Information given START

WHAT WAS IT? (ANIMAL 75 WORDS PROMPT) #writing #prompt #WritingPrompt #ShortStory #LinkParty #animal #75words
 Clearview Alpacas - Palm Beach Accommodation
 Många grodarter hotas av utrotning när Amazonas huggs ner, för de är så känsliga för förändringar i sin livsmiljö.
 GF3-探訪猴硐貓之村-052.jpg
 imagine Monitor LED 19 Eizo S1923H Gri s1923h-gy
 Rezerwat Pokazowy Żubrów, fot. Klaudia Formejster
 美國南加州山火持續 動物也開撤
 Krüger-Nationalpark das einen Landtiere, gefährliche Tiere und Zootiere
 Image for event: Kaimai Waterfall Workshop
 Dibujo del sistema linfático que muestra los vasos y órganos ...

Information given END

▶ **The task**:
Using the material above, restate each entry exactly as it stands.

▶ **Expected answer**:
WHAT WAS IT? (ANIMAL 75 WORDS PROMPT) #writing #prompt #WritingPrompt #ShortStory #LinkParty #animal #75words
 Clearview Alpacas - Palm Beach Accommodation
 Många grodarter hotas av utrotning när Amazonas huggs ner, för de är så känsliga för förändringar i sin livsmiljö.
 GF3-探訪猴硐貓之村-052.jpg
 imagine Monitor LED 19 Eizo S1923H Gri s1923h-gy
 Rezerwat Pokazowy Żubrów, fot. Klaudia Formejster
 美國南加州山火持續 動物也開撤
 Krüger-Nationalpark das einen Landtiere, gefährliche Tiere und Zootiere
 Image for event: Kaimai Waterfall Workshop
 Dibujo del sistema linfático que muestra los vasos y órganos ...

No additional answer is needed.